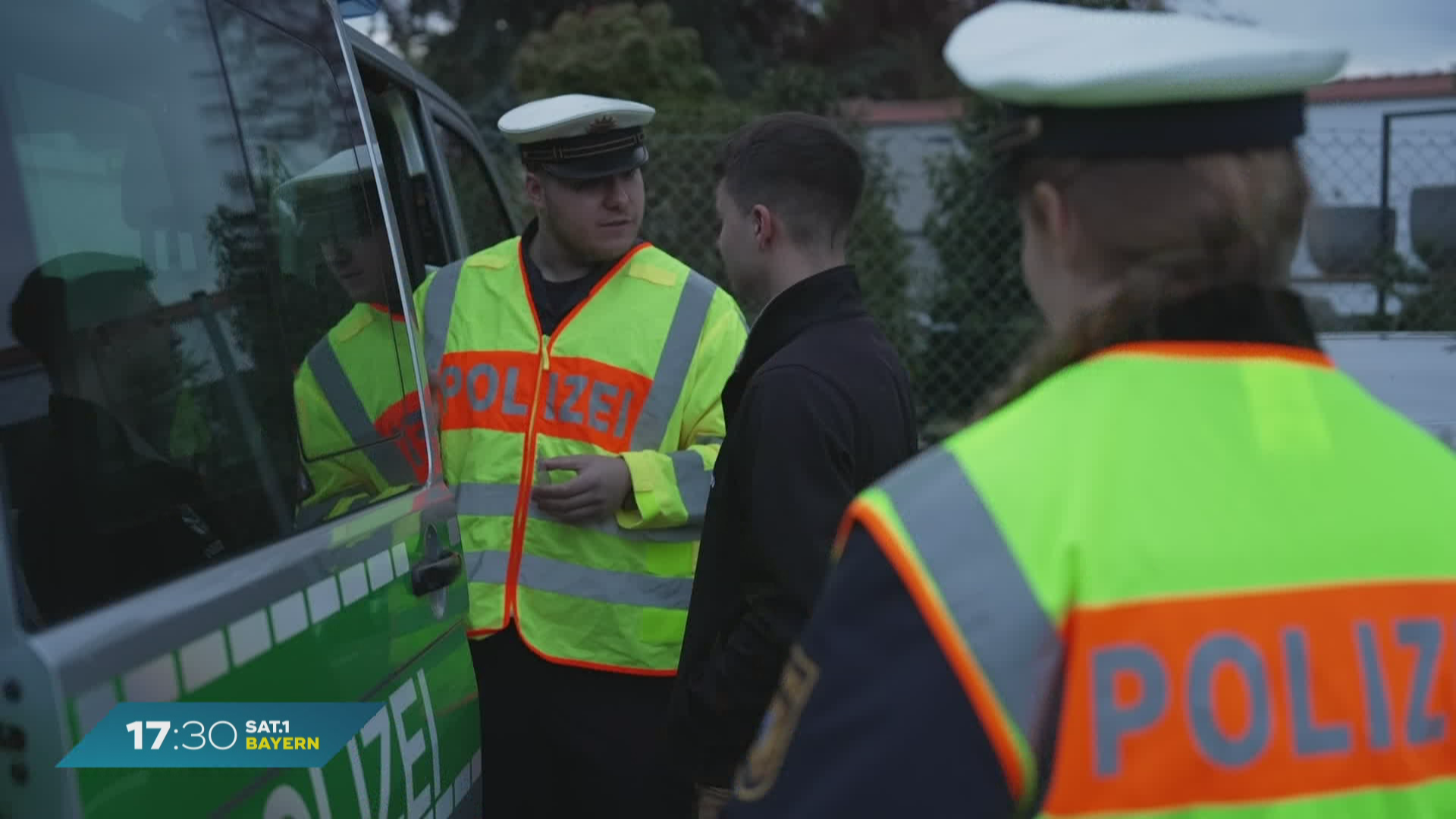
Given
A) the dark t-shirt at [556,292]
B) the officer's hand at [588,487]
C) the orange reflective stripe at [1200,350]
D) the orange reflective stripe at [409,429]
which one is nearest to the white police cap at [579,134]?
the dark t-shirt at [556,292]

□ □ □ □ □ □ □

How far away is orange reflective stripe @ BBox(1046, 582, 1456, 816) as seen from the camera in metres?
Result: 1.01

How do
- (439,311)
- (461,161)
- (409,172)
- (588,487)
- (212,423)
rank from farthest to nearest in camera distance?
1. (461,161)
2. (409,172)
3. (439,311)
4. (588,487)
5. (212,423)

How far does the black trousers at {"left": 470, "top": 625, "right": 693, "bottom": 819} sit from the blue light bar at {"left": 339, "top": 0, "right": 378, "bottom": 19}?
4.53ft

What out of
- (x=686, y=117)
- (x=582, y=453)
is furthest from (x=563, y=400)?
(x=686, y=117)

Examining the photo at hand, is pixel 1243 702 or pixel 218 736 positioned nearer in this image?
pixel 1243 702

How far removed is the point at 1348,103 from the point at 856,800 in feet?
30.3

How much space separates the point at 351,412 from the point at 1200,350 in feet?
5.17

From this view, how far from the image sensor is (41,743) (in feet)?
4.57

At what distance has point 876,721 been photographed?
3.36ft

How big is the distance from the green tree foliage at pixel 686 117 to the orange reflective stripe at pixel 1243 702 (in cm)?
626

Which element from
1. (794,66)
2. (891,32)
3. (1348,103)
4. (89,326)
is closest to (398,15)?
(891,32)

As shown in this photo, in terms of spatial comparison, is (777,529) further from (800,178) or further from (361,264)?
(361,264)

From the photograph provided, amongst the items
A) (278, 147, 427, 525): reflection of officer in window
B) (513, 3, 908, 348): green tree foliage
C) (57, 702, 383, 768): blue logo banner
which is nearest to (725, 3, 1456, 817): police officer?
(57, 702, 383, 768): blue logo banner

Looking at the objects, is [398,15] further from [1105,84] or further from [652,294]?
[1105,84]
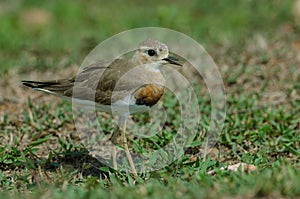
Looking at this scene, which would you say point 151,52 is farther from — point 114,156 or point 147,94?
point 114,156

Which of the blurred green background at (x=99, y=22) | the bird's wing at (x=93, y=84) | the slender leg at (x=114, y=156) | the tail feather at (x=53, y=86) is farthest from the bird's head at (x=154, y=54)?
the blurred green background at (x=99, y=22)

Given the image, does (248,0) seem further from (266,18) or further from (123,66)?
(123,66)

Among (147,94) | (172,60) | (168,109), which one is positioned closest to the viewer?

□ □ □ □ □ □ □

◆ Problem
Count the lines in the items above that contain the string "point", treating uppercase and lowercase as different. Reply with only the number.

◆ Written answer
5